"""

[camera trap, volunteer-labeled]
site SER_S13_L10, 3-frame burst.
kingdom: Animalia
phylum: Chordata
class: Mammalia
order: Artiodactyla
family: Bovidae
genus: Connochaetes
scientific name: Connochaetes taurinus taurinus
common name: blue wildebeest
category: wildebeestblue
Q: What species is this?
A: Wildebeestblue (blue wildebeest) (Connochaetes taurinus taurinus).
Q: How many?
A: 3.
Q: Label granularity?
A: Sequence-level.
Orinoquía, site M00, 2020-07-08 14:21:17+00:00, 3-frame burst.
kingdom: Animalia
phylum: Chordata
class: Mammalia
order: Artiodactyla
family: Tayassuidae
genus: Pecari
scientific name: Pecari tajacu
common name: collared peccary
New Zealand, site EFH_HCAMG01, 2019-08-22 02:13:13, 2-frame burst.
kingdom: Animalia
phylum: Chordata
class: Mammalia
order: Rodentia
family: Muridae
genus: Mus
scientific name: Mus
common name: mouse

"""

EXERCISE GOAL: Give the data back in full, exactly as written.

ANSWER BOX:
[camera trap, volunteer-labeled]
site SER_S13_L10, 3-frame burst.
kingdom: Animalia
phylum: Chordata
class: Mammalia
order: Artiodactyla
family: Bovidae
genus: Connochaetes
scientific name: Connochaetes taurinus taurinus
common name: blue wildebeest
category: wildebeestblue
Q: What species is this?
A: Wildebeestblue (blue wildebeest) (Connochaetes taurinus taurinus).
Q: How many?
A: 3.
Q: Label granularity?
A: Sequence-level.
Orinoquía, site M00, 2020-07-08 14:21:17+00:00, 3-frame burst.
kingdom: Animalia
phylum: Chordata
class: Mammalia
order: Artiodactyla
family: Tayassuidae
genus: Pecari
scientific name: Pecari tajacu
common name: collared peccary
New Zealand, site EFH_HCAMG01, 2019-08-22 02:13:13, 2-frame burst.
kingdom: Animalia
phylum: Chordata
class: Mammalia
order: Rodentia
family: Muridae
genus: Mus
scientific name: Mus
common name: mouse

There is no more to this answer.